**** Dataset records ****

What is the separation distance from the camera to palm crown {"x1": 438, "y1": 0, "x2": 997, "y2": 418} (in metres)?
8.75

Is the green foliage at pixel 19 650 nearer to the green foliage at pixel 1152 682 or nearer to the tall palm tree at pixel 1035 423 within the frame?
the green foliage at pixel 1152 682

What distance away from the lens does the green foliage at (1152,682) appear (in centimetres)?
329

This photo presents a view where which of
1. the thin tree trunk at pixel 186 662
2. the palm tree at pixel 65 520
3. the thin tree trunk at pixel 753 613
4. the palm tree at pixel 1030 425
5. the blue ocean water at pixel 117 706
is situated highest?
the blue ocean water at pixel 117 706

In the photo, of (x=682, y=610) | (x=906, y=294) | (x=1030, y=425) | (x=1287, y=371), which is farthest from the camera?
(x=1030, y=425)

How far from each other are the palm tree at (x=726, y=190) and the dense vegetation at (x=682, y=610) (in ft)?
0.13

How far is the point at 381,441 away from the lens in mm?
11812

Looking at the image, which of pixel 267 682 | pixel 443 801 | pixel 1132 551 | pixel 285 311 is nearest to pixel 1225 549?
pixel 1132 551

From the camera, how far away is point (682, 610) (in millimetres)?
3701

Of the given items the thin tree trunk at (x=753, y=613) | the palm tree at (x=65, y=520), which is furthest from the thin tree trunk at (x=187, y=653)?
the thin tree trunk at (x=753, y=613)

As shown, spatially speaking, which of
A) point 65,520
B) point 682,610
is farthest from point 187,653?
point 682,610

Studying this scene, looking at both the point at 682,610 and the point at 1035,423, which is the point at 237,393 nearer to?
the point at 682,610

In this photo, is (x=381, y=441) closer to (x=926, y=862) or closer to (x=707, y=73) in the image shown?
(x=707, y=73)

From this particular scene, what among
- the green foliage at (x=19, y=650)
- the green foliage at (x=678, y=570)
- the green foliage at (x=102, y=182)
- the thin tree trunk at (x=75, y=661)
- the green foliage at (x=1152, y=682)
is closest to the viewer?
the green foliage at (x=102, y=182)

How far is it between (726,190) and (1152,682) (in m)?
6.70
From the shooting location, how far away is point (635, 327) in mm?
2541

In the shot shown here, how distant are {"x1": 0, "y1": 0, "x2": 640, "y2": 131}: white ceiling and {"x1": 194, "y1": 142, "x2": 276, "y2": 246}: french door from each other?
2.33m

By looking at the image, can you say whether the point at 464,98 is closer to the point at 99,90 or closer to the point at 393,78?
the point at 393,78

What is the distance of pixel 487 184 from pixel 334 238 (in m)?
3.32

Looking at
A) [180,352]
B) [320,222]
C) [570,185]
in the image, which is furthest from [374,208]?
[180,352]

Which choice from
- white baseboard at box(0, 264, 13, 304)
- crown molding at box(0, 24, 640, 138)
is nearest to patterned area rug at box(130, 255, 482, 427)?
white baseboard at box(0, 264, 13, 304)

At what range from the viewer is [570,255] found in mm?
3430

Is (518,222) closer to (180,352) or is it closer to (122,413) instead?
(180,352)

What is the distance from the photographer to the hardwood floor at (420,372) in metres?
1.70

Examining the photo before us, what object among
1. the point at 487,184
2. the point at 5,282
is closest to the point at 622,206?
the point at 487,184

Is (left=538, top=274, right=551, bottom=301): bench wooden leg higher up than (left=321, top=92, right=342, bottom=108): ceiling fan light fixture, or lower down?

****

• _What to do_: In everything from the line containing "What is the distance from" down to the end of the data, change "photographer" to "camera" and give those lines back with nothing else altered.

• _Task answer_:
What is the distance from the camera to the hardwood floor at (420,372) in metres?
1.70

Examining the photo before us, what object among
1. the point at 487,184
2. the point at 5,282
is closest to the point at 622,206?
the point at 487,184

Is (left=538, top=274, right=551, bottom=301): bench wooden leg higher up than (left=321, top=92, right=342, bottom=108): ceiling fan light fixture, or lower down?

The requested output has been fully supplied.